Living "Off the Grid"

Judith Kinnard, professor of architecture, and Tiffany Lin, assistant professor of architecture, have won first place in a sustainable design competition with their SunShower SSIP house.

The SunShower SSIP House, designed by two Tulane architecture faculty members, is a sustainable design for a 1,000-square-foot, two-bedroom, two-bathroom house that provides its own energy and water needs.

The competition charged the architects with designing a house that could be easily built and function “off the grid” in disaster-stricken or war-ravaged areas by meeting its own energy and water needs.

Part of the innovative design of the house is the way the designers created two distinct roof forms: A sun roof optimizes the collection of solar energy in photovoltaic panels and the shower roof is sloped to gather water for the residents' use. This roof acts as a funnel for collecting rainwater into cisterns for bathing, washing clothes and flushing waste. Water also is used to irrigate a small vegetable garden.

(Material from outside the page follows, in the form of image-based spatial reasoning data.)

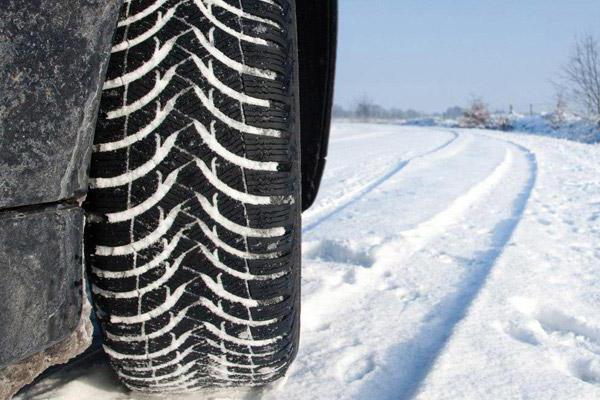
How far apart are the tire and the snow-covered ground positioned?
11.0 inches

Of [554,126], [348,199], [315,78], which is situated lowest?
[554,126]

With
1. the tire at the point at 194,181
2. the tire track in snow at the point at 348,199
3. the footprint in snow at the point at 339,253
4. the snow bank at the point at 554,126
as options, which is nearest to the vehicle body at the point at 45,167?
the tire at the point at 194,181

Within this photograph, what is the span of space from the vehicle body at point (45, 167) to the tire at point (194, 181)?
77 millimetres

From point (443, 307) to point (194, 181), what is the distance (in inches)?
41.6

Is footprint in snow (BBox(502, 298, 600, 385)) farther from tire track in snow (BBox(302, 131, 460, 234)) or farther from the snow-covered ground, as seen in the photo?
Result: tire track in snow (BBox(302, 131, 460, 234))

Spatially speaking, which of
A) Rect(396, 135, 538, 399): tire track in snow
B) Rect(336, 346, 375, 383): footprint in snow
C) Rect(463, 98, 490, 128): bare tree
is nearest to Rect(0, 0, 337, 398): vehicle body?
Rect(336, 346, 375, 383): footprint in snow

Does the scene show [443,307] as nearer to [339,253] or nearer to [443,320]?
[443,320]

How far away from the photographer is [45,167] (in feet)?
2.55

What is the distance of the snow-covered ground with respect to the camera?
1.25 m

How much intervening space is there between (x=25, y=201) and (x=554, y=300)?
1.54m

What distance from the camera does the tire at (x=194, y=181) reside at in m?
0.93

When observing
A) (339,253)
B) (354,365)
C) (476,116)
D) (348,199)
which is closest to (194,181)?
(354,365)

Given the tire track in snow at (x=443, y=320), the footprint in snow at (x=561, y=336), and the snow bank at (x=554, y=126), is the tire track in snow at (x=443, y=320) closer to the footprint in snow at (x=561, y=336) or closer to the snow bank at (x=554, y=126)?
the footprint in snow at (x=561, y=336)

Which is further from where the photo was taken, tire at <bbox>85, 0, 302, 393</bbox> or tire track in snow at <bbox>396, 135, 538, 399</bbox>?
tire track in snow at <bbox>396, 135, 538, 399</bbox>
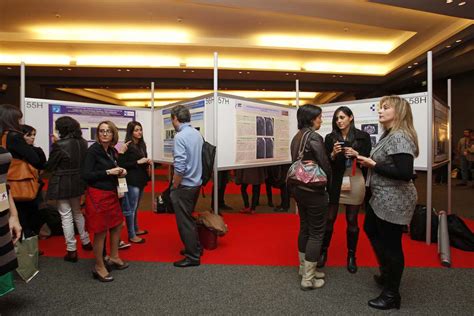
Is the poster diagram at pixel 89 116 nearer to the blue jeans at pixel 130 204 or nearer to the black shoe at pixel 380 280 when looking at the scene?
the blue jeans at pixel 130 204

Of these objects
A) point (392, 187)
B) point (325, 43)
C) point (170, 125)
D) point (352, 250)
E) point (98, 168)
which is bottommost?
point (352, 250)

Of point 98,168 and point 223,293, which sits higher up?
point 98,168

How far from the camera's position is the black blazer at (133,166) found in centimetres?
330

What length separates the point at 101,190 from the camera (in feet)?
7.84

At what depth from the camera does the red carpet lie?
290 cm

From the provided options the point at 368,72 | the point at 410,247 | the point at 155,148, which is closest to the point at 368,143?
the point at 410,247

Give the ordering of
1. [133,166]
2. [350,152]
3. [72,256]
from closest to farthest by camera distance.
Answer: [350,152]
[72,256]
[133,166]

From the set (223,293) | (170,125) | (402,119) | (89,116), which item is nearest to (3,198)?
(223,293)

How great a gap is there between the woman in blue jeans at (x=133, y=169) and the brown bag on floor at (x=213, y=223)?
803 mm

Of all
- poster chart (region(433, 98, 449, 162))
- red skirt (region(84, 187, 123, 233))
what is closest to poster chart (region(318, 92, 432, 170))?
poster chart (region(433, 98, 449, 162))

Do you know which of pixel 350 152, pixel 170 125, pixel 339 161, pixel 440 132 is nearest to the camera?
pixel 350 152

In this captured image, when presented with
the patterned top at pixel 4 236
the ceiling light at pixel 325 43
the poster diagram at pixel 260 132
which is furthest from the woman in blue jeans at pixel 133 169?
the ceiling light at pixel 325 43

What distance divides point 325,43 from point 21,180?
7.71 meters

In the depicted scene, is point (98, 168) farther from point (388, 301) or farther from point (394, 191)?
point (388, 301)
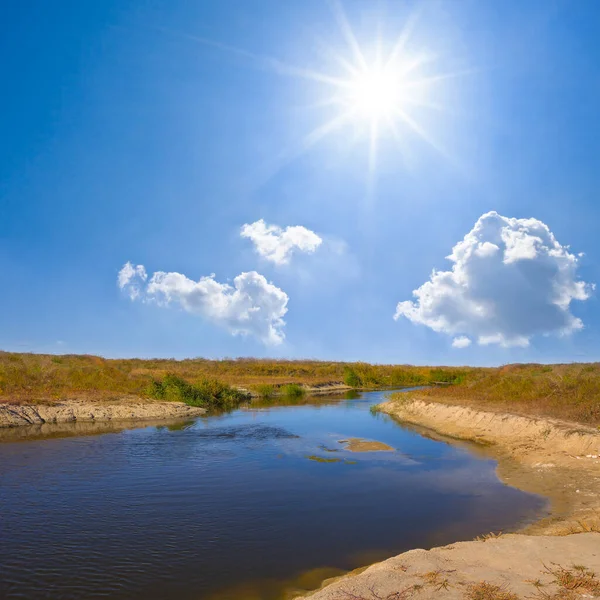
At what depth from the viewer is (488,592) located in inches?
261

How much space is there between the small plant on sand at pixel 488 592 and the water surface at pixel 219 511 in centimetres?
343

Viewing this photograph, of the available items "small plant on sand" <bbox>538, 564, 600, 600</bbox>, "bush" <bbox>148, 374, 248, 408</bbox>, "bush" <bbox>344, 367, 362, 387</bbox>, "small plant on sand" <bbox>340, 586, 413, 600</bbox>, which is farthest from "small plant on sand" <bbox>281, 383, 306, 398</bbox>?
"small plant on sand" <bbox>340, 586, 413, 600</bbox>

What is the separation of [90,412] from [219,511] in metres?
21.3

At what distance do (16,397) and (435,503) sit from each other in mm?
28027

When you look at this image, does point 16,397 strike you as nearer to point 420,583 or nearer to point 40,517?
point 40,517

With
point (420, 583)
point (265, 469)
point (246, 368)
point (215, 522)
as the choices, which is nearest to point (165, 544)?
point (215, 522)

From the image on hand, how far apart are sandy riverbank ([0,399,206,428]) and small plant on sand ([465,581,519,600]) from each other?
28.3 metres

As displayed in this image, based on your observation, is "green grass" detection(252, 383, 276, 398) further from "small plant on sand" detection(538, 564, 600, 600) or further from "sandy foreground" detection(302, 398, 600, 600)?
"small plant on sand" detection(538, 564, 600, 600)

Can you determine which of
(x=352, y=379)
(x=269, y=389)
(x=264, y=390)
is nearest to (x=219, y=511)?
(x=264, y=390)

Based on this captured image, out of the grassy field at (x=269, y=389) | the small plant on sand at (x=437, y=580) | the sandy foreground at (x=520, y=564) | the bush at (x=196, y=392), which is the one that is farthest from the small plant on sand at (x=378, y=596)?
the bush at (x=196, y=392)

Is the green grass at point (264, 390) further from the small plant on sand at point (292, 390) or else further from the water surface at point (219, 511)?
the water surface at point (219, 511)

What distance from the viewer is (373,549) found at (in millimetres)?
10555

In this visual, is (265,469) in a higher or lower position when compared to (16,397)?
lower

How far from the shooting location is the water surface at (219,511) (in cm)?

Oval-shaped windows on the front entry porch of the SunShower House are a playful feature of the house that is designed to withstand extreme environments. All building components for the house fit in one shipping container.

“We even put in a little outdoor shower,” says Kinnard, “just to get the water point across. It's a very simple house, but it has a few playful features.”

The building materials for the 1,000-square-foot, two-bedroom, two-bathroom house are designed to fit into a standard shipping container. Rather than using standard wood framing, the house is structured with pre-engineered, durable and energy-efficient steel structural insulated panels (SSIP).

The versatility of the SSIP panels allowed the designers to incorporate oval apertures on the covered entry porch, creating interesting shadows. These unconventionally shaped windows have no glass while the standard glazed windows are in conventional, rectangular shapes. One wall of the house includes SSIP panels designed to open like a sliding barn door in good weather. A small courtyard also provides outdoor living space.

Two New Orleans companies, Oceansafe, manufacturer of the steel structural insulated panels, and the ReGen Group, a sustainable design company, teamed up to form REOSE LLC to sponsor the design competition. Eight local architects were invited to submit designs.

The SunShower SSIP House will be constructed in October at the corner of Julia Street and St. Charles Avenue in downtown New Orleans. It and other designs entered in the competition are garnering international attention, say the sponsors.